# Exercise set:
- 1) According to the HIBLUP text, in what format must a pre-computed GRM be stored to be used for constructing HRM?
- 2) Continue the HIBLUP text from its final sentence.

# Excerpted text:
- - -

Users can also specify --snp-weight
to construct a weighted GRM or specify --pop-class
to construct a mixed GRM for constructing HRM.
Besides providing binary genotype to construct HRM, users can also use their own pre-computed GRM to construct HRM, but the pre-computed GRM should be stored in binary format, which can be transformed from square or triangle text file by HIBLUP (see Format conversion of XRM), the corresponding commands are as follows:
./hiblup --make-xrm --pedigree demo.ped --xrm yourGRM # yourGRM.bin, yourGRM.id --alpha 0.05 --add # or '--dom' is supported --out demo
Also, HIBLUP can construct the inverse of H matrix by following script:
./hiblup --make-xrm --pedigree demo.ped --bfile demo --alpha 0.05 --add-inv --dom-inv --out demo
the generated filenames are: demo.HAinv.sparse.bin
, demo.HAinv.sparse.id
, demo.HDinv.sparse.bin
, demo.HD.sparse.id
.
As described above, you can also construct the inverse of HRM using your own pre-computed GRM.

- - -

# Data extract:
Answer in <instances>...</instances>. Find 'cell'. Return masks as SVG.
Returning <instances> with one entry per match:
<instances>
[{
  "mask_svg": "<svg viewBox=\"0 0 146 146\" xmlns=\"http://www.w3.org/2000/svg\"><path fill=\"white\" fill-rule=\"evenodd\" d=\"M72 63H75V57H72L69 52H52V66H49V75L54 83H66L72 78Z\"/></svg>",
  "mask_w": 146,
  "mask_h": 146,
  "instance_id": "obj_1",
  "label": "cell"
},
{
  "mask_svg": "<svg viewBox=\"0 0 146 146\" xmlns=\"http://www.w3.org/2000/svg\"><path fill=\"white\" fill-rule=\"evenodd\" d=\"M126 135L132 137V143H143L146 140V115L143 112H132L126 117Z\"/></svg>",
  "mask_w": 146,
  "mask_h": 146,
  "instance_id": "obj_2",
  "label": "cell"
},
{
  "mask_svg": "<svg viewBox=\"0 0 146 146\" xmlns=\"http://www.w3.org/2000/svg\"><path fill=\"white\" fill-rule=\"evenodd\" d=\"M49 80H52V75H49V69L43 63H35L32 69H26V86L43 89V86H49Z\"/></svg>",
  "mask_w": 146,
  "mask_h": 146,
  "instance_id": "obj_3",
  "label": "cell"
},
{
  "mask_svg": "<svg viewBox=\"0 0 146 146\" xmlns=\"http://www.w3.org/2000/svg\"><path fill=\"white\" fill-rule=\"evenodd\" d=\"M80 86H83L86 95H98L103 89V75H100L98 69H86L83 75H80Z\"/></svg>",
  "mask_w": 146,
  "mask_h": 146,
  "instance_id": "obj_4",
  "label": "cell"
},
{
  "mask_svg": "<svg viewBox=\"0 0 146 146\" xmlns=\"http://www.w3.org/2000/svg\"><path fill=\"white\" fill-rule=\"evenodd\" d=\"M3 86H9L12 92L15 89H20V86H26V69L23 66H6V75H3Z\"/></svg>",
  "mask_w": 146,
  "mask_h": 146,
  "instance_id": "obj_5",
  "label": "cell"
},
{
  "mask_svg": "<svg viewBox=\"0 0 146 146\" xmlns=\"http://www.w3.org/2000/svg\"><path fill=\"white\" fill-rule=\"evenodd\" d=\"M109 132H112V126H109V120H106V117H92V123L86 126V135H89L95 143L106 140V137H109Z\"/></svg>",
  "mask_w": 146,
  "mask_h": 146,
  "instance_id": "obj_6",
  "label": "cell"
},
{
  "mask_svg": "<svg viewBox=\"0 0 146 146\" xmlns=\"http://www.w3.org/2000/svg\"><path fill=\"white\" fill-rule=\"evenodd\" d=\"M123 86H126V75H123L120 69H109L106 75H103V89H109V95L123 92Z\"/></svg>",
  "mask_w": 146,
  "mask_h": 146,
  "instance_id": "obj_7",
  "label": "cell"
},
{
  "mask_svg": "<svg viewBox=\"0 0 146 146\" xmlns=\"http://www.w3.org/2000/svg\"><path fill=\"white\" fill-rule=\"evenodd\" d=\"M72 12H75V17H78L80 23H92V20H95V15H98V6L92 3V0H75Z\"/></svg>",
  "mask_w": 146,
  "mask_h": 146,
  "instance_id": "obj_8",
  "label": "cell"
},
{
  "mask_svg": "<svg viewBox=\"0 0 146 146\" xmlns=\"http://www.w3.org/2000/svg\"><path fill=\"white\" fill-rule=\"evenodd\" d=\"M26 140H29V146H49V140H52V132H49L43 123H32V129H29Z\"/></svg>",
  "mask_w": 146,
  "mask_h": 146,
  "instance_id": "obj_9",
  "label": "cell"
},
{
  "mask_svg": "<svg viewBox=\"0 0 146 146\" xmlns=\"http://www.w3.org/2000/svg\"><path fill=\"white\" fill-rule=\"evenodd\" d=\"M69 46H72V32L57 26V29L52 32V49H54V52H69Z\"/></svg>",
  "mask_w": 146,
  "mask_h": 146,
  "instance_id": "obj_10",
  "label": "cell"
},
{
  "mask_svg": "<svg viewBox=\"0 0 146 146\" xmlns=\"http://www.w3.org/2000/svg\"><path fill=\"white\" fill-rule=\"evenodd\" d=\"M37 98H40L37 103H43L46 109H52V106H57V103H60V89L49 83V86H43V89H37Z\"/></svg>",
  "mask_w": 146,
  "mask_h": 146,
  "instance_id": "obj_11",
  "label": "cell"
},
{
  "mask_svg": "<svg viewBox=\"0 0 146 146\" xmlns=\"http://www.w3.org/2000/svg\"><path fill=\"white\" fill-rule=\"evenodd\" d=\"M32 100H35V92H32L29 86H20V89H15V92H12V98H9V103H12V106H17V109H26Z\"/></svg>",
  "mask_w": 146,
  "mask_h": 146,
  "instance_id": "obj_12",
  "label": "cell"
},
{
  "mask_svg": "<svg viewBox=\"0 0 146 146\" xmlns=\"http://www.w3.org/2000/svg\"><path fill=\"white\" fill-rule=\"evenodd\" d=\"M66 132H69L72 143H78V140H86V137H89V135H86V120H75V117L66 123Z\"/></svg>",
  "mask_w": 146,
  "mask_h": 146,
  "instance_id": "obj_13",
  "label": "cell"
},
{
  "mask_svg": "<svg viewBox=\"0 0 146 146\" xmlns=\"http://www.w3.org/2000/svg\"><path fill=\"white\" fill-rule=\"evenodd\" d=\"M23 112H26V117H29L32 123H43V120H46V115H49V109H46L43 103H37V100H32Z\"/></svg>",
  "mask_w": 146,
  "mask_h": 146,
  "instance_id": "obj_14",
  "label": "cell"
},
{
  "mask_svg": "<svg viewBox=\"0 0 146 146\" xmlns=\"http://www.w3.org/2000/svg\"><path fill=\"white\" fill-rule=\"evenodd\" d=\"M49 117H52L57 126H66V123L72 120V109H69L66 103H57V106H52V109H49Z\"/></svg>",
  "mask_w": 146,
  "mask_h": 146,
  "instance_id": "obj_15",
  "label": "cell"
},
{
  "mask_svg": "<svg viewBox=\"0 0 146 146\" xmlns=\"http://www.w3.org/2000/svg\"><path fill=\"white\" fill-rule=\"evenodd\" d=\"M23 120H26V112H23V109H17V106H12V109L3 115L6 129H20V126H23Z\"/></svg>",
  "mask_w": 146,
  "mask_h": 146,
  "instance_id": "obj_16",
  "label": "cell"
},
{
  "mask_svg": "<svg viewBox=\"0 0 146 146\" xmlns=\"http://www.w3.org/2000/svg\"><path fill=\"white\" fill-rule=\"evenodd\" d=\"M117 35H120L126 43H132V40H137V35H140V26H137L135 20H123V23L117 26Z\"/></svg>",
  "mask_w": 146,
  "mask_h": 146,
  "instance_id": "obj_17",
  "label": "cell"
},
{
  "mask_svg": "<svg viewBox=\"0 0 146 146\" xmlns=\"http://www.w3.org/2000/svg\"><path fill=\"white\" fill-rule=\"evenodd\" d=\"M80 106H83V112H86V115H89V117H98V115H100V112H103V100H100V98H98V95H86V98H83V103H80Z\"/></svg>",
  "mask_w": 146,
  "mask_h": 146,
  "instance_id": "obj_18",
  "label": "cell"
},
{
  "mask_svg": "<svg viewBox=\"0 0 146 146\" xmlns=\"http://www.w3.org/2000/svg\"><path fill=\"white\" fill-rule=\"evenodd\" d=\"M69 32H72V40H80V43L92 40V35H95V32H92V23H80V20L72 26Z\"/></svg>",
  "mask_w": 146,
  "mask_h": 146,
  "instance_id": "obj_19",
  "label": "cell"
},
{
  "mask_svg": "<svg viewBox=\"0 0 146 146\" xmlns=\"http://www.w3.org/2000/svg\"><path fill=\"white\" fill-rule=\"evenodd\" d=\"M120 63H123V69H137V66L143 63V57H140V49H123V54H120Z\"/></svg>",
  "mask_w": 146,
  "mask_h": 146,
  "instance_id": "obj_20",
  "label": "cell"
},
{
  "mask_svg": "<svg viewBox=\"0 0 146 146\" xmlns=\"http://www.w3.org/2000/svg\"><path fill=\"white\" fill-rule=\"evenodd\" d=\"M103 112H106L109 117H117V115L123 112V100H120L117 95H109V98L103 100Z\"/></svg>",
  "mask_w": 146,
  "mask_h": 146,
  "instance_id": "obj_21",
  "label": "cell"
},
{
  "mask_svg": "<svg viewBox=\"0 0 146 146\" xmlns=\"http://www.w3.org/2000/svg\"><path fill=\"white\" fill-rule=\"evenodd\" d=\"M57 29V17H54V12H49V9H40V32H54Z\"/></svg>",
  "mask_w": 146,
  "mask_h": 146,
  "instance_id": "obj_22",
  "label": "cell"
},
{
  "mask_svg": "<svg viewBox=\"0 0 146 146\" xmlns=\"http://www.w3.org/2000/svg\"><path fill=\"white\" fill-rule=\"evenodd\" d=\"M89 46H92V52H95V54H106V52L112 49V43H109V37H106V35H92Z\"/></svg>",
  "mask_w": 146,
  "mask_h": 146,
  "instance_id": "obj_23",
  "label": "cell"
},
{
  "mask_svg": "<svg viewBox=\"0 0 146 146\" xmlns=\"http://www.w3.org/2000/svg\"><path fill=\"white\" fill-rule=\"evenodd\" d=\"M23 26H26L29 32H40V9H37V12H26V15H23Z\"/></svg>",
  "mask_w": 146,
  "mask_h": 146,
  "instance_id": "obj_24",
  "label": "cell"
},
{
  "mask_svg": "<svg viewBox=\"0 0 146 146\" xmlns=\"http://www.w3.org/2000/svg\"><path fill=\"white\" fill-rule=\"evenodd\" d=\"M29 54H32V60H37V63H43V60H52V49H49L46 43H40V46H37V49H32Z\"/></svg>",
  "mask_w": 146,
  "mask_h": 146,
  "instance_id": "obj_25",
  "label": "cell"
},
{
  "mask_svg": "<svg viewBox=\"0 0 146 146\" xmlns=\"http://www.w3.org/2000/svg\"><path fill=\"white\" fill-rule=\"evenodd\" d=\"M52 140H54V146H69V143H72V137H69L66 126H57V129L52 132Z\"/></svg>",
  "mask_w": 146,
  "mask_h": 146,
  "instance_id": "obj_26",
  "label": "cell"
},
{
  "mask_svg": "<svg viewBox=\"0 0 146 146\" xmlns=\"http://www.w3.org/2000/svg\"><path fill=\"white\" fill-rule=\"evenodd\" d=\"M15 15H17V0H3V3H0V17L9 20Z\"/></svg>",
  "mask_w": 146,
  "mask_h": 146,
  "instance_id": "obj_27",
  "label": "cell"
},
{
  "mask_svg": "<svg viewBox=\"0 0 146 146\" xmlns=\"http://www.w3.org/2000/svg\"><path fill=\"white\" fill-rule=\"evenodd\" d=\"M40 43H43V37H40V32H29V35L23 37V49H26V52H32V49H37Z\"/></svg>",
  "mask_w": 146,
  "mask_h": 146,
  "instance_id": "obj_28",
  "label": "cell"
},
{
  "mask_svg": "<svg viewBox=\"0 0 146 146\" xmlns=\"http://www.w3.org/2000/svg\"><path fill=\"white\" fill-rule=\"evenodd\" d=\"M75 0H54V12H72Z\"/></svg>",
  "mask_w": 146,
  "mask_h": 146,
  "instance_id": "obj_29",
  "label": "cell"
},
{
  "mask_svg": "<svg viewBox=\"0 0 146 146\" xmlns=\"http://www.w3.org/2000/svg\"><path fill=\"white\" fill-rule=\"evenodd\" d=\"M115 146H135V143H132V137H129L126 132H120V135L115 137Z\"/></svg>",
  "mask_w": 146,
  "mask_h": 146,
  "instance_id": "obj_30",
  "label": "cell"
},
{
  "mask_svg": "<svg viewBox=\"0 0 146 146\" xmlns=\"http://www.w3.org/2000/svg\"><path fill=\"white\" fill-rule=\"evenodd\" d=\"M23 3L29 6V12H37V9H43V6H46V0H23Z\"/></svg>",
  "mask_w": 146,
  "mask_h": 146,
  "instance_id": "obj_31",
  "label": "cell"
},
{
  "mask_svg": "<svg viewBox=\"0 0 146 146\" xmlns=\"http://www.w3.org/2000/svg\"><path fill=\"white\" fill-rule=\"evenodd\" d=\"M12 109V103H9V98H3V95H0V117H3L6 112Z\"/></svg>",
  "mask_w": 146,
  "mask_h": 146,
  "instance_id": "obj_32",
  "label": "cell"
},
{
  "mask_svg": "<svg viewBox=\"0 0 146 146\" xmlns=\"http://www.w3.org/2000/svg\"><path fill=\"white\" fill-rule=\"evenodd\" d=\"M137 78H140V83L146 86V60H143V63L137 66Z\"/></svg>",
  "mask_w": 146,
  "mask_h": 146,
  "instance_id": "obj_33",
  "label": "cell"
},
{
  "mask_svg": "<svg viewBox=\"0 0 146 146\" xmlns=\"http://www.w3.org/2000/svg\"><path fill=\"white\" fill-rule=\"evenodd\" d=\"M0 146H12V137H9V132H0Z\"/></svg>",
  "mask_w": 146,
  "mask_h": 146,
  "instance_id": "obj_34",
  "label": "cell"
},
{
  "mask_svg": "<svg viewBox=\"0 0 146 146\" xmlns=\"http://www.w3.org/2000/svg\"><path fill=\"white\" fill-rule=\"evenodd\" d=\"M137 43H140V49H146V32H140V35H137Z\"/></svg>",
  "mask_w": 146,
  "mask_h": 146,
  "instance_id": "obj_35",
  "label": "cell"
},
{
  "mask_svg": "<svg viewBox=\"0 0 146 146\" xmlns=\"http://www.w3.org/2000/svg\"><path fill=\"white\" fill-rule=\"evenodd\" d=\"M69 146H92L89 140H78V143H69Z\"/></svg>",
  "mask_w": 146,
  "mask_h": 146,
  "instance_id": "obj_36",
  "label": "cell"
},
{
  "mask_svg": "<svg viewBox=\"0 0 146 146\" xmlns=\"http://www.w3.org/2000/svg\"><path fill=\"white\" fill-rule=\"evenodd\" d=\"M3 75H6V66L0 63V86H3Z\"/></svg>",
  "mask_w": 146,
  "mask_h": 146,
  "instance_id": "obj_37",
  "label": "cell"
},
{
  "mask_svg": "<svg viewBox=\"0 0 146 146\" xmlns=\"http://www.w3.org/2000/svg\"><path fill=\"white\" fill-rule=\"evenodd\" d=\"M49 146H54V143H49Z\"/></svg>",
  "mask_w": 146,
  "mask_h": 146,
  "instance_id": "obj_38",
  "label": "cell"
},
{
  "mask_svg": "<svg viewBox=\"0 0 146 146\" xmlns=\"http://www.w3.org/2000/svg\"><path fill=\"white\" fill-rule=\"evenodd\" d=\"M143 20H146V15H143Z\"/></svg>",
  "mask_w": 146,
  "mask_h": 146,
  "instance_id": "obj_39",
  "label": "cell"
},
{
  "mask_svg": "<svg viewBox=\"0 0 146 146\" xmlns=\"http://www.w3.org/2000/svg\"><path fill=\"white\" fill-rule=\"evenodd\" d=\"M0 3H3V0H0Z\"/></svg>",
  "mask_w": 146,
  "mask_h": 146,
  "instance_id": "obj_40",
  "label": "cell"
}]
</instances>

- - -

# Answers for the tasks:
- 1) Binary format.

- 2)
XRM for environmental random effect
Except for constructing XRM for genetic random effect, HIBLUP can also construct XRM for environmental random effect, phenotype file should be provided for this case, the command is as following:
./hiblup --make-xrm --pheno demo.phe --rand 6,7 --out demo
the generated filenames are: demo.loc.sparse.bin
, demo.lco.sparse.id
, demo.dam.sparse.bin
, demo.dam.sparse.id
.
NOTE
(1) All above relationship matrix, except for those whose prefix contain character “.sparse.”, can be used by GCTA, LDAK, but additional processes are needed, for example:
awk '{print $1,$1}' demo.GA.id > gcta.grm.id cp demo.GA.bin gcta.grm.bin # then use it by GCTA ./gcta64 ... --grm gcta ...
(2) The binary format relationship matrix calculated by GCTA or LDAK can be used directly by HIBLUP without any format transformation, just assign its prefix to flag --xrm
.